= Edward P. Bullard Jr. =

American engineer, president of the Bullard Machine Tool Company

Edward Payson Bullard Jr. (July 10, 1872 – June 26, 1953) was an American engineer, president of the Bullard Machine Tool Company for 40 years, and inventor. He was awarded the ASME Medal in 1937.

Bullard was born in Columbus, Ohio, as son of Edward Payson Bullard Sr. and Alice Martha (Camp) Bullard. After attending Williston Seminary until 1891, he studied at Amherst College from 1890 to 1892. After his graduation he spent his entire career at Bridgeport Machine Tool Co.

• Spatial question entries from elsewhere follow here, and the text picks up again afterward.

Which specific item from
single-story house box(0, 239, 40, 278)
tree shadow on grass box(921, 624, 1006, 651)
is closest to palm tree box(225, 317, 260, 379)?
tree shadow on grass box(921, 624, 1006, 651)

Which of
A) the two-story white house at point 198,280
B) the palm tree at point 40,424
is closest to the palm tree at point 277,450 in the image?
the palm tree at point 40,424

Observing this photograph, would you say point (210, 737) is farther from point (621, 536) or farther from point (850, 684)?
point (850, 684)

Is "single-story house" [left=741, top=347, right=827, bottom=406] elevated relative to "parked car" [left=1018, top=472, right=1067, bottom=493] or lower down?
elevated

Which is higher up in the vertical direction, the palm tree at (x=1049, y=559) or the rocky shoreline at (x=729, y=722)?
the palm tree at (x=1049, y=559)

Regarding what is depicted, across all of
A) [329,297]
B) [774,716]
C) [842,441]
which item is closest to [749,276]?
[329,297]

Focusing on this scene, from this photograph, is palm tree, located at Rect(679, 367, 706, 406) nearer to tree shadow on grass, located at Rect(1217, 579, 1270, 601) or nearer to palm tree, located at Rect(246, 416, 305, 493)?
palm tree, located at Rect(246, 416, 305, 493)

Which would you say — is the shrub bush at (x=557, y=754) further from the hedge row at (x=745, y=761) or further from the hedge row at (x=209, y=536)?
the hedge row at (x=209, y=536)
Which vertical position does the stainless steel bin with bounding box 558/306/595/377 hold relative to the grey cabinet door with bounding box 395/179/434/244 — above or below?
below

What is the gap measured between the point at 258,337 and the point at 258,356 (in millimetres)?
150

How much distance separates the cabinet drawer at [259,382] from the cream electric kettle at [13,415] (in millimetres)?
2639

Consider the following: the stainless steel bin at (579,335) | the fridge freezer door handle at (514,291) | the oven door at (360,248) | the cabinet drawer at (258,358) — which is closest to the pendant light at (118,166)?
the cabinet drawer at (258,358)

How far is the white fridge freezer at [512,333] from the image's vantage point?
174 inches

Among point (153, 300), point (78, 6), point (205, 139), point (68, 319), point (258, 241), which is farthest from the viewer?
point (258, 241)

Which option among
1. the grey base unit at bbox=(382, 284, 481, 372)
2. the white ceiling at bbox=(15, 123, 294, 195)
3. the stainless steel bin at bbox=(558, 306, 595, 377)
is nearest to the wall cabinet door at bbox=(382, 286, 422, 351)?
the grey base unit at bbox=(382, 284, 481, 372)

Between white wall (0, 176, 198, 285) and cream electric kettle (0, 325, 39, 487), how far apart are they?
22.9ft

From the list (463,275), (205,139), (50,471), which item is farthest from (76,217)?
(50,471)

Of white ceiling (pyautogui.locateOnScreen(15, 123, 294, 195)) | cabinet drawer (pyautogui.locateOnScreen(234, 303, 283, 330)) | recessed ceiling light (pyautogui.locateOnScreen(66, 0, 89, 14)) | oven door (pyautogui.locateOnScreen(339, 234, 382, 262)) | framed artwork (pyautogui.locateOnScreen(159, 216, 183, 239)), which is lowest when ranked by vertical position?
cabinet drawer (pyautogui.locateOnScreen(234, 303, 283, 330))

Bullard Jr. continued the family machine tool business and brought the turret principle to the vertical boring mill, making it a vertical turret lathe. He led the development of the company's multiple-spindle Mult-Au-Matic brand machine that became an important automatic lathe in the mass production of parts for the automotive industry. He was president of the company for 40 years, through World War I, the interwar period, and World War II, a period during which the Bullard company was the largest machine tool builder in the U.S., and vast volumes of military matériel were produced by countless companies running Bullard machines.

== Selected publications ==
- Patent Rotary-table bearing. US 828876 A, 1905–06.
- Patent Counterbalancing device. US 828875 A, 1905–06.
- Patent Controlling means for machine-tools, US 1382340 A, 1921.